───── Provided passage
TIDMTSG
RNS Number : 3595G
Horvik Limited
23 July 2021
NOT FOR RELEASE, PUBLICATION OR DISTRIBUTION, IN WHOLE OR IN
PART, DIRECTLY OR INDIRECTLY IN, INTO OR FROM ANY JURISDICTION
WHERE TO DO SO WOULD CONSTITUTE A VIOLATION OF THE RELEVANT LAWS OF
THAT JURISDICTION
For immediate release
23 July 2021
RECOMMED MANDATORY CASH OFFER
for
TRANS-SIBERIAN GOLD PLC ("TSG")
by
HORVIK LIMITED ("HORVIK")
COMPULSORY ACQUISITION OF OUTSTANDING TSG SHARES AND OFFER
EXTENSION
On 9 July 2021, Horvik declared its recommended mandatory cash
offer to acquire the entire issued and to be issued ordinary share
capital of TSG not already owned by TSG (the "Offer") to be
unconditional in all respects. The full terms of, and Condition to,
the Offer were set out in the offer document published by Horvik on
9 June 2021 (the "Offer Document").
Compulsory acquisition
As at 1.00 p.m. today, Horvik had received valid acceptances of
its Offer in respect of a total of 44,521,625 TSG Shares,
representing approximately 94.36 per cent. of the TSG Shares to
which the Offer relates.
Accordingly, as Horvik has now received acceptances under the
Offer in respect of, and/or otherwise acquired, not less than 90
per cent. in value of the TSG Shares to which the Offer relates and
of the voting rights carried by those shares, Horvik will exercise
its rights in accordance with Chapter 3 of Part 28 of the Companies
Act 2006 (the "Act") to acquire compulsorily the remaining TSG
Shares in respect of which the Offer has not been accepted as
contemplated by the Offer Document.
Horvik will shortly dispatch formal compulsory acquisition
notices under sections 979 and 980 of the Act (the "Compulsory
Acquisition Notices") to TSG Shareholders who have not yet accepted
the Offer. These notices will set out Horvik's intention to apply
the provisions of section 979 of the Act to acquire compulsorily
any remaining TSG Shares in respect of which the Offer has not been
accepted on the same terms as the Offer.
If any of the TSG Shareholders have not accepted the Offer and
have not applied to the court in respect of all of their holding of
TSG Shares by six weeks from the date of the Compulsory Acquisition
Notices, the TSG Shares held by those TSG Shareholders who have not
accepted the Offer will be acquired compulsorily by Horvik on the
same terms as the Offer. The consideration to which those TSG
Shareholders will be entitled will be held by TSG as trustee on
behalf of those TSG Shareholders and they will be requested to
claim their consideration by writing to TSG at the end of the
six-week period.
Cancellation of trading on AIM
TSG announced on 12 July 2021 that the board of TSG had informed
the London Stock Exchange that it wished to cancel the admission to
trading of TSG Shares on AIM (the "Cancellation"). The Cancellation
is to take effect at 7.00 a.m. on 9 August 2021.
──────────
* **Task description**: According to the announcement above about Horvik's offer for Trans-Siberian Gold, when is the cancellation of TSG Shares' admission to trading on AIM to take effect?
───── Records supplied
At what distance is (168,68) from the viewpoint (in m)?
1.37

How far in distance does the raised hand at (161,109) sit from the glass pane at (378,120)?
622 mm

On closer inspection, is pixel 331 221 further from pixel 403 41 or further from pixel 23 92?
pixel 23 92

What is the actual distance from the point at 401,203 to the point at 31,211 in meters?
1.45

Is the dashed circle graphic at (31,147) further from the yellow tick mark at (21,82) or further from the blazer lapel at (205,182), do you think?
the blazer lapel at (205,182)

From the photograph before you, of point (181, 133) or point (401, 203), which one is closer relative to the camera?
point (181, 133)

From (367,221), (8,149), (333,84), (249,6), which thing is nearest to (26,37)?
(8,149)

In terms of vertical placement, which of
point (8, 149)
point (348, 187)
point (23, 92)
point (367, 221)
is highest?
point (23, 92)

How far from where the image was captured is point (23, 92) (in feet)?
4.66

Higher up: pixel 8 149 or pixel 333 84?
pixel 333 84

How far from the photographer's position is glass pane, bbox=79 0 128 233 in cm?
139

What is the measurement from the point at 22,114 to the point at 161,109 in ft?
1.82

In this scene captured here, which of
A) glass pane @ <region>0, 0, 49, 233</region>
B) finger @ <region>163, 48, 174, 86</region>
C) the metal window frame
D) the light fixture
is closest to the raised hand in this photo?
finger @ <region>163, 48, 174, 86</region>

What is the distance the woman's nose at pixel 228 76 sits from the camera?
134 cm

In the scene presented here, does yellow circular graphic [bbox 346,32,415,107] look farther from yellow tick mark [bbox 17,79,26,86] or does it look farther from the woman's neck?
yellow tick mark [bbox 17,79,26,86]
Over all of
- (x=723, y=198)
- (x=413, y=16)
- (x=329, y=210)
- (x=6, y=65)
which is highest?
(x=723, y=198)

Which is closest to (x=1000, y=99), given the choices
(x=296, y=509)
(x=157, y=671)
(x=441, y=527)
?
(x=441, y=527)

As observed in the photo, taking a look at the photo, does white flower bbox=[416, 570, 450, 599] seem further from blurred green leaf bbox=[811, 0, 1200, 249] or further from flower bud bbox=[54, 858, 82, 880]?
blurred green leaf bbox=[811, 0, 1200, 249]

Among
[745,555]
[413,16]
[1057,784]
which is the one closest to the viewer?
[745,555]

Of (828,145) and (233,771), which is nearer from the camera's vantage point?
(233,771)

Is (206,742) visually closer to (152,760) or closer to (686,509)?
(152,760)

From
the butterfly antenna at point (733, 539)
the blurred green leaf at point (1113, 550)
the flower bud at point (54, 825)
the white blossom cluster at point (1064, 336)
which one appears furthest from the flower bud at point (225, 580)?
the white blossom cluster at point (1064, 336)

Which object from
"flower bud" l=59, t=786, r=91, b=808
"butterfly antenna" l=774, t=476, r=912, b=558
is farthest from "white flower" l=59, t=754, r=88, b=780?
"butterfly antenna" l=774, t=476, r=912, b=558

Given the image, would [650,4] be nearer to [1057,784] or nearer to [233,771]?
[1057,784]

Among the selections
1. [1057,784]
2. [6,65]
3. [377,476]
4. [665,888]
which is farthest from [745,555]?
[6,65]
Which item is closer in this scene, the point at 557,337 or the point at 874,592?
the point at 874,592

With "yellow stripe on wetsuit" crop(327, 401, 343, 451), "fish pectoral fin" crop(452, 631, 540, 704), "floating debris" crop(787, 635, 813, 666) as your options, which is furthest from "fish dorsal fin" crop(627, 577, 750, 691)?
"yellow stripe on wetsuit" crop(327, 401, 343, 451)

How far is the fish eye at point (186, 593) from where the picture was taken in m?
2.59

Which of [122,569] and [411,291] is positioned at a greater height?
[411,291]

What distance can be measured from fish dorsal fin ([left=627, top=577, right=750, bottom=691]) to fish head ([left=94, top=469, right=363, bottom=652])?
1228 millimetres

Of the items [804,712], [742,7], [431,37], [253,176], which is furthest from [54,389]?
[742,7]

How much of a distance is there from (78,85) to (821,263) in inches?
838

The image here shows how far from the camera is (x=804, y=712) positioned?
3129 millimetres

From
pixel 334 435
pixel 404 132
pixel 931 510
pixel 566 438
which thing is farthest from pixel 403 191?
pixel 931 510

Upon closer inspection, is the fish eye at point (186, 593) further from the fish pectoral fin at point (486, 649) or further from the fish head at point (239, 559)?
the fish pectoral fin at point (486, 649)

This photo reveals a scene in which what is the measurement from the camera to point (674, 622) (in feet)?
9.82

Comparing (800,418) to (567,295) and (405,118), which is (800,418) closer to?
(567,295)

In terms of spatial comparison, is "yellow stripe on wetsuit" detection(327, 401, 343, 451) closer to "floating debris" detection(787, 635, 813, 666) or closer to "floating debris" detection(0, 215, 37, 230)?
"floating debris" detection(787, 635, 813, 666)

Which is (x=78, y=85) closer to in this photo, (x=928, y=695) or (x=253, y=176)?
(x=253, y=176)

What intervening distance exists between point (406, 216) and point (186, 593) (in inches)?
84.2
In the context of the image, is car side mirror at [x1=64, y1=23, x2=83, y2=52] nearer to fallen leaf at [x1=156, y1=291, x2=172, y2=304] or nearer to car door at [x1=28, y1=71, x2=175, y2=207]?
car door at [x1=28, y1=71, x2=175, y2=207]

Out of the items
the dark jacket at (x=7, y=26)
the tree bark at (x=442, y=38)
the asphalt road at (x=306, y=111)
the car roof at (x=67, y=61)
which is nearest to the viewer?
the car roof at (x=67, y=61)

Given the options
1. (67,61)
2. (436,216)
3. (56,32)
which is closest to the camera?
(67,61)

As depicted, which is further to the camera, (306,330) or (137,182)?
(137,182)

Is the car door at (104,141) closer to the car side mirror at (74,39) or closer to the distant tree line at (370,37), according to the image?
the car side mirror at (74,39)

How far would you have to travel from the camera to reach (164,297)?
──────────
* **Result of this exercise**: At 7.00 a.m. on 9 August 2021.